Smart DPF Regenerations - A Case Study of a Connected Powertrain Function 2019-01-0316

The availability of connectivity and autonomy enabled resources, within the automotive sector, has primarily been considered for driver assist technologies and for extending the levels of vehicle autonomy. It is not a stretch to imagine that the additional information, available from connectivity and autonomy, may also be useful in further improving powertrain functions. Critical powertrain subsystems that must operate with limited or uncertain knowledge of their environment stand to benefit from such new information sources. Unfortunately, the adoption of this new information resource has been slow within the powertrain community and has typically been limited to the obvious problem choices such as battery charge management for electric vehicles and efforts related to fuel economy benefits from adaptive/coordinated cruise control.
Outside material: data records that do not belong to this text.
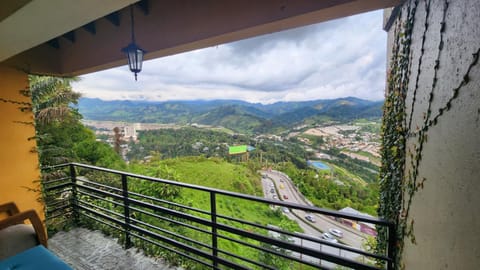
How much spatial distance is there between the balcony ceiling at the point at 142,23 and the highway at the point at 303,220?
1422mm

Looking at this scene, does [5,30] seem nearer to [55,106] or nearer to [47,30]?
[47,30]

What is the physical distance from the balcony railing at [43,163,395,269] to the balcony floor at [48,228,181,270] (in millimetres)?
127

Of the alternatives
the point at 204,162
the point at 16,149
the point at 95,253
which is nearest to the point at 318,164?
the point at 95,253

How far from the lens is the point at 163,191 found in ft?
16.5

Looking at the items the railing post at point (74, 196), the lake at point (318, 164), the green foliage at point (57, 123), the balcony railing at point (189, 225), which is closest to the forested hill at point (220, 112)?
the green foliage at point (57, 123)

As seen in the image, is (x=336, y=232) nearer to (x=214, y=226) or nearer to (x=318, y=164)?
(x=318, y=164)

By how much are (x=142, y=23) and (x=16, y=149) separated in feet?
7.12

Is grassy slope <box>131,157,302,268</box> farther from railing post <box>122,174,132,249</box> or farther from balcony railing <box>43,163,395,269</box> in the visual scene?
railing post <box>122,174,132,249</box>

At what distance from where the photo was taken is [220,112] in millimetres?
7176

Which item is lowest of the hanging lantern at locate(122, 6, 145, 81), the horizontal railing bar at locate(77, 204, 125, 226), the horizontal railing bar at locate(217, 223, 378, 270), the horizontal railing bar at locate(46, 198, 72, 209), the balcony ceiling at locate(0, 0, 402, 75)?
the horizontal railing bar at locate(77, 204, 125, 226)

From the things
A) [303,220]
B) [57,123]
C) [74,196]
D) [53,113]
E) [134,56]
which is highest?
[134,56]

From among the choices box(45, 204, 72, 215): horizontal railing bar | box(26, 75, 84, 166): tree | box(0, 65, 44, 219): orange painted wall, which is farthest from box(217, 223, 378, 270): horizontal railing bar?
box(26, 75, 84, 166): tree

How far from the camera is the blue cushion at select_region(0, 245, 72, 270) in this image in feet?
4.90

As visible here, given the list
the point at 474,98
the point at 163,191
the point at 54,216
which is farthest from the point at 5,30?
the point at 163,191
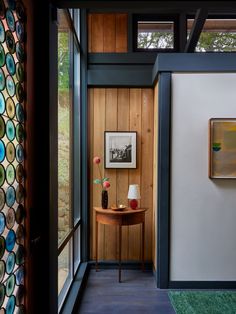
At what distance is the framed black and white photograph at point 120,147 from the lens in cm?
370

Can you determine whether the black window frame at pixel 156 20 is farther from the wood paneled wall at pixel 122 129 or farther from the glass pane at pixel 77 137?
the glass pane at pixel 77 137

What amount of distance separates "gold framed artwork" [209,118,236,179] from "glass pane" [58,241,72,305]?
170cm

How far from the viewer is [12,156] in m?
1.14

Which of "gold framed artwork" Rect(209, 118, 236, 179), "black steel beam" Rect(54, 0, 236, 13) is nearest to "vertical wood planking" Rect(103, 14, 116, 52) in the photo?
"gold framed artwork" Rect(209, 118, 236, 179)

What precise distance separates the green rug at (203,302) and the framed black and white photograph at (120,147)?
5.33ft

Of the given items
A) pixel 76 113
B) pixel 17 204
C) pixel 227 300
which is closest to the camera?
pixel 17 204

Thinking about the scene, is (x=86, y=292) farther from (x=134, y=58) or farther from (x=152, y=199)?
(x=134, y=58)

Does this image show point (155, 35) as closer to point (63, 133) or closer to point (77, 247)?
point (63, 133)

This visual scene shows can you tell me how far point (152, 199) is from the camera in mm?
3736

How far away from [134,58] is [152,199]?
1.85 m

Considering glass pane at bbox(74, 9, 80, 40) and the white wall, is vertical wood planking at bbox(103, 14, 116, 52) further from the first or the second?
the white wall

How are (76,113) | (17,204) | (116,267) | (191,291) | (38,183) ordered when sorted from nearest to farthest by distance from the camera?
(17,204) < (38,183) < (191,291) < (76,113) < (116,267)

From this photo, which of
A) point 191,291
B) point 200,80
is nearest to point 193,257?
point 191,291

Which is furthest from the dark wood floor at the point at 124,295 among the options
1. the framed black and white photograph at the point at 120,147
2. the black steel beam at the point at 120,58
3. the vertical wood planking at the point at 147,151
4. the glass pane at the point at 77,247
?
the black steel beam at the point at 120,58
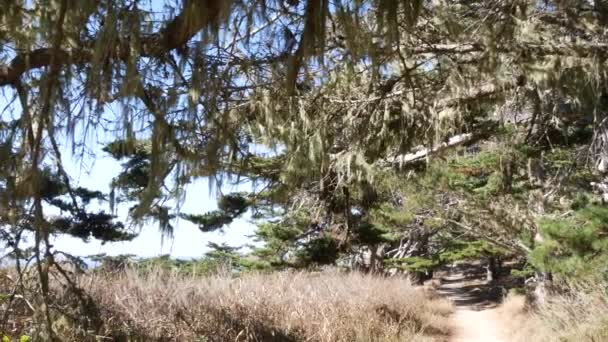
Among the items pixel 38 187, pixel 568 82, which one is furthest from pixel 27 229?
pixel 568 82

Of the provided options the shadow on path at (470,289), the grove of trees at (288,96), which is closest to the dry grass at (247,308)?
the grove of trees at (288,96)

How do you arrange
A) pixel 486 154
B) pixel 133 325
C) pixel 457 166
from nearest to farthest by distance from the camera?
pixel 133 325 < pixel 486 154 < pixel 457 166

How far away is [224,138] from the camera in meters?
3.02

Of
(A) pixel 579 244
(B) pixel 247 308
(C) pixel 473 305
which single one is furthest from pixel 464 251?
(A) pixel 579 244

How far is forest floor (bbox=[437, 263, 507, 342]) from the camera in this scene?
42.4 feet

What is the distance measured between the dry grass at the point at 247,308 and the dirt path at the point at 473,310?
291cm

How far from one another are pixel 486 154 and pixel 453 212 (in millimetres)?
2584

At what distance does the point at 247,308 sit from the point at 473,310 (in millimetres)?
15846

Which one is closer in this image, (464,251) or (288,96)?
(288,96)

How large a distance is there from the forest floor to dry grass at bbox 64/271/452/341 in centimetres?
309

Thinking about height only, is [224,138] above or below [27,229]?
above

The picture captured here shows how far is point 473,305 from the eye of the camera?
22984 millimetres

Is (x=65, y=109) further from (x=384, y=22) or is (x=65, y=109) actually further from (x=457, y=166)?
(x=457, y=166)

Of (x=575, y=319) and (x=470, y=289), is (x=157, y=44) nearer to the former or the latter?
(x=575, y=319)
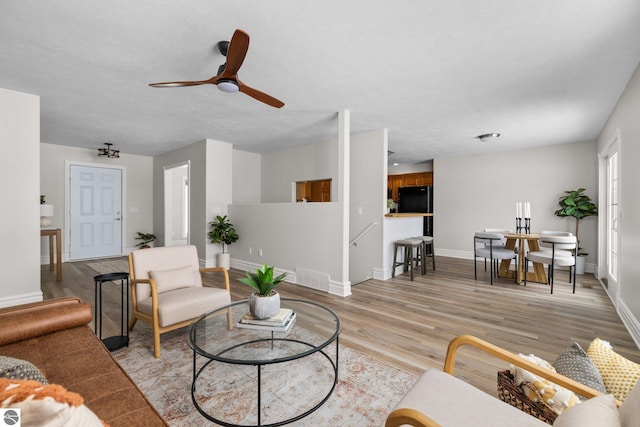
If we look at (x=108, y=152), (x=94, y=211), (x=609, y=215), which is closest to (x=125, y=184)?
(x=94, y=211)

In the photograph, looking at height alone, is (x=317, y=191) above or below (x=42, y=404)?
above

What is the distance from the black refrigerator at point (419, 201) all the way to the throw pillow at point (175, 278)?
223 inches

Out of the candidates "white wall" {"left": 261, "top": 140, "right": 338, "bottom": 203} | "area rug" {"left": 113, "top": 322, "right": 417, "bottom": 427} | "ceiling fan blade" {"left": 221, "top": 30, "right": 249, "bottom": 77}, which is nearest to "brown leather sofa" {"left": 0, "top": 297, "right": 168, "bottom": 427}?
"area rug" {"left": 113, "top": 322, "right": 417, "bottom": 427}

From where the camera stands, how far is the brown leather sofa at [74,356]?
3.43ft

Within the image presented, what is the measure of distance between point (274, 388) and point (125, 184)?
263 inches

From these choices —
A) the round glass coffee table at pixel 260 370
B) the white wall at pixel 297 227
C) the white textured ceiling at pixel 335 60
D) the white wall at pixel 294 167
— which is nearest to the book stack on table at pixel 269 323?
the round glass coffee table at pixel 260 370

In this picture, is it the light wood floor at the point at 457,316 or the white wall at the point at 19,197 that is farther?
the white wall at the point at 19,197

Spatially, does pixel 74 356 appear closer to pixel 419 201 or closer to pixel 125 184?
pixel 125 184

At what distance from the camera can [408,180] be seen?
25.8 ft

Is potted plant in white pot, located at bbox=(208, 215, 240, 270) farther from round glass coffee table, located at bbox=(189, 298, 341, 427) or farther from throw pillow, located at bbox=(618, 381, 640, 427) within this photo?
throw pillow, located at bbox=(618, 381, 640, 427)

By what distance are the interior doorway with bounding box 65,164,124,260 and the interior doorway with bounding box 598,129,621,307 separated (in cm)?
870

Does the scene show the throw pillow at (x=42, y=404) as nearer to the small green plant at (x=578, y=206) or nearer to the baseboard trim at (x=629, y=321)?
the baseboard trim at (x=629, y=321)

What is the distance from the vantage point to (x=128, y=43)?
2266 mm

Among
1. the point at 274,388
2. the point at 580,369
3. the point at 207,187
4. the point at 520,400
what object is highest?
the point at 207,187
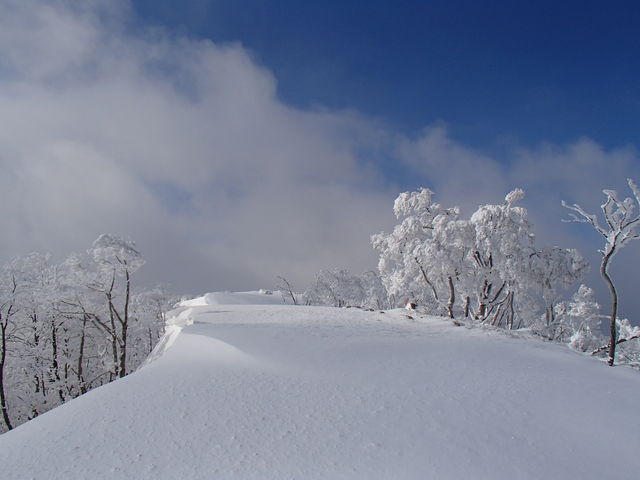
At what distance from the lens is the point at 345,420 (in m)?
5.92

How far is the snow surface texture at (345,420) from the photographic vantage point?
15.9 ft

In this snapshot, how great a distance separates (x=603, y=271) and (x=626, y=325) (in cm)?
1933

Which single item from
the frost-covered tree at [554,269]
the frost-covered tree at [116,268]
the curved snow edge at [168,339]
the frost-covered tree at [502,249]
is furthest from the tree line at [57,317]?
the frost-covered tree at [554,269]

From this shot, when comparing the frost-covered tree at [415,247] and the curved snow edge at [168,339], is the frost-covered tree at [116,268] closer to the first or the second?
the curved snow edge at [168,339]

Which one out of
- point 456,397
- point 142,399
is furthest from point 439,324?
point 142,399

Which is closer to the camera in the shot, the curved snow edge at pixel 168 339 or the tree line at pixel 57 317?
the curved snow edge at pixel 168 339

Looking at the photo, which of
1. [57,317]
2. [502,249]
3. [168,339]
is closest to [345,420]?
[168,339]

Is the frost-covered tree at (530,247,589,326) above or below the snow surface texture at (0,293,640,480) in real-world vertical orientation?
above

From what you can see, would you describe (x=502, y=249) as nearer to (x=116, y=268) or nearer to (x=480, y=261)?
(x=480, y=261)

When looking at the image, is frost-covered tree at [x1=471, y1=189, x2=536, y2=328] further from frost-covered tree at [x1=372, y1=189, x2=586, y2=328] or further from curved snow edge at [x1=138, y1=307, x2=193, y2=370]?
curved snow edge at [x1=138, y1=307, x2=193, y2=370]

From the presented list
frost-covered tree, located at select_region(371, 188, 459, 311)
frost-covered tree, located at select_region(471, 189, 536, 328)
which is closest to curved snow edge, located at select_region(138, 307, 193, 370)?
frost-covered tree, located at select_region(371, 188, 459, 311)

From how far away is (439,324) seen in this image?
44.5 feet

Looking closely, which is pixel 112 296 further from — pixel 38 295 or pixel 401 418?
pixel 401 418

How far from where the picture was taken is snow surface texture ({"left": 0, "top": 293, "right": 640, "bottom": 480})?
484 centimetres
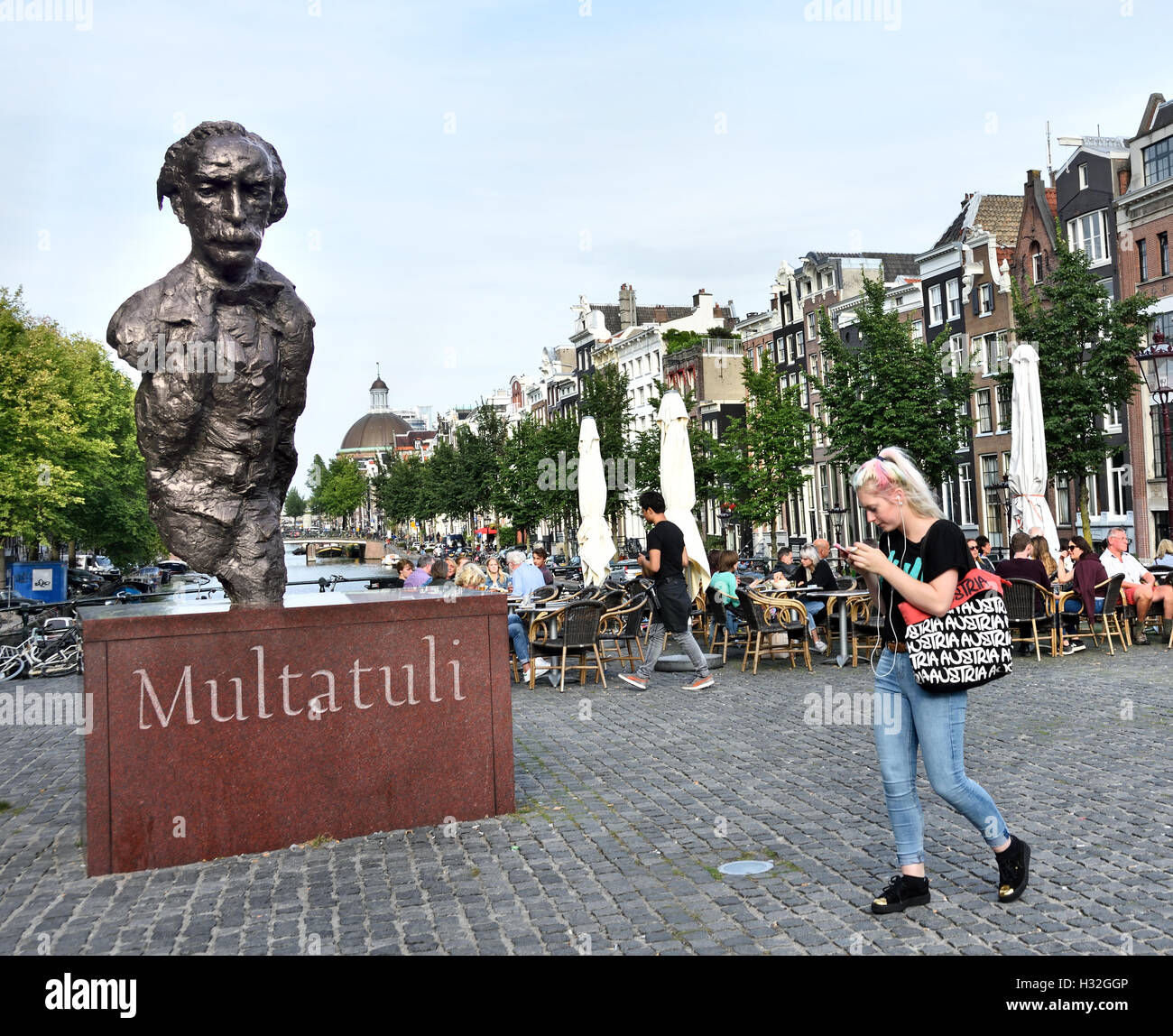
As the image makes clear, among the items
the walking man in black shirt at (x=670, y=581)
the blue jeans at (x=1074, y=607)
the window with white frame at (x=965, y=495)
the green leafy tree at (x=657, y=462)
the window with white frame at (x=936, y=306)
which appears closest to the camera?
the walking man in black shirt at (x=670, y=581)

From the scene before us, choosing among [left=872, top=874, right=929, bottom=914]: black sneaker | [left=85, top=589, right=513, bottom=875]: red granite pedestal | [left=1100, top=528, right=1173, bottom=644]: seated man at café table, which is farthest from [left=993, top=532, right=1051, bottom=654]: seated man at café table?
[left=872, top=874, right=929, bottom=914]: black sneaker

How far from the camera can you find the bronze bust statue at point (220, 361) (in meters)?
6.20

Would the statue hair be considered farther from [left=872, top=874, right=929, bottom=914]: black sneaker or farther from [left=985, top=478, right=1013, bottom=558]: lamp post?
[left=985, top=478, right=1013, bottom=558]: lamp post

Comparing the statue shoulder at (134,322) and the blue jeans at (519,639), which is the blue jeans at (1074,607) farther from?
the statue shoulder at (134,322)

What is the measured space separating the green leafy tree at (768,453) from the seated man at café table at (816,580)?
101ft

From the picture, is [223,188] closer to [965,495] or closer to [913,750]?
[913,750]

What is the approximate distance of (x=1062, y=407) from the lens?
30.4m

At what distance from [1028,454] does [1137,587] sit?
164 inches

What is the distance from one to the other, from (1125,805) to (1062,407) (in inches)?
1028

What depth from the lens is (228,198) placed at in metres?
6.16

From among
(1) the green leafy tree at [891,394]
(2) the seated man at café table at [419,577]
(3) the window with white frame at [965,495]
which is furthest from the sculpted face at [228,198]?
(3) the window with white frame at [965,495]

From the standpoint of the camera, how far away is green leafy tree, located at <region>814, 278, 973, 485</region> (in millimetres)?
35281

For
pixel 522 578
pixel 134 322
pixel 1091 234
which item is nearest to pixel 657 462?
pixel 1091 234
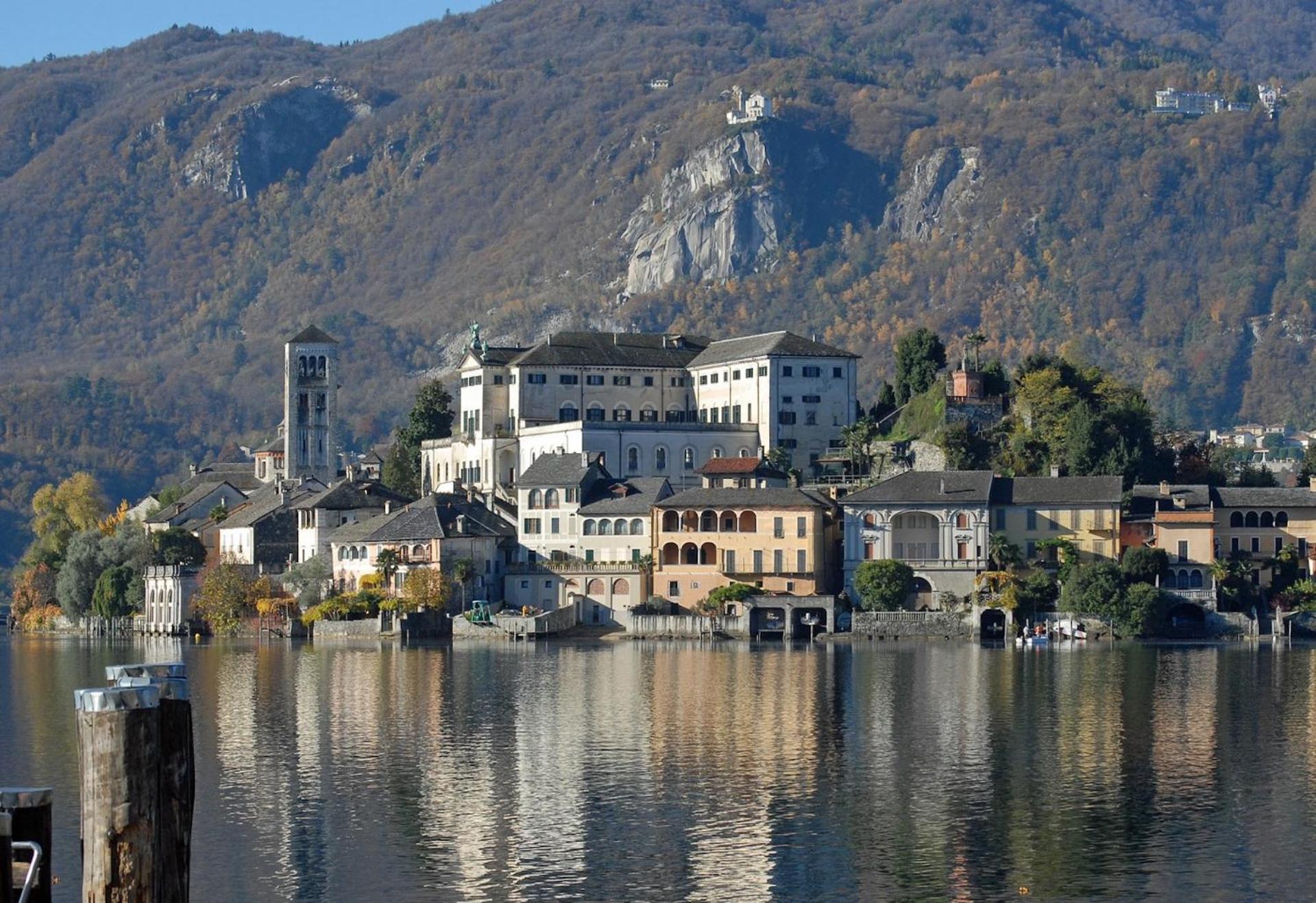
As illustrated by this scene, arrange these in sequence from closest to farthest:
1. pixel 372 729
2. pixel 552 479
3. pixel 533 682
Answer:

In this paper we discuss the application of connectivity resources in the management of an aftertreatment sub-system, the Diesel Particulate Filter (DPF). Standard DPF regenerations are scheduled on an inferred soot load based on indirect indicators of system state, such as exhaust gas flow rate and pressure drop across the DPF and/or empirical models of engine out soot. Soot load estimation approaches such as these are necessary since a reliable method of a direct soot load measurement in a DPF is currently not available. In addition to model uncertainty it is also well known that regeneration control also suffers from uncertainty related to the drive routes, driver behavior, and traffic flow over the driven routes. These uncertainties force a conservative regeneration scheme, that does not fully exploit the soot trapping capacity of the DPF. This makes it difficult to guarantee any measure of uniform optimality over all vehicles. It is evident, however, that by leveraging information that allows a reduction in driver and traffic related uncertainties it may be possible to better schedule DPF regenerations and achieve some degree of performance benefit related to the overall efficiency of the regeneration process over the life of the vehicle. In this paper we present some initial results from such an effort that leverages cloud based real time traffic flow information from a traffic provider in making smart decisions related to the soot management over a DPF.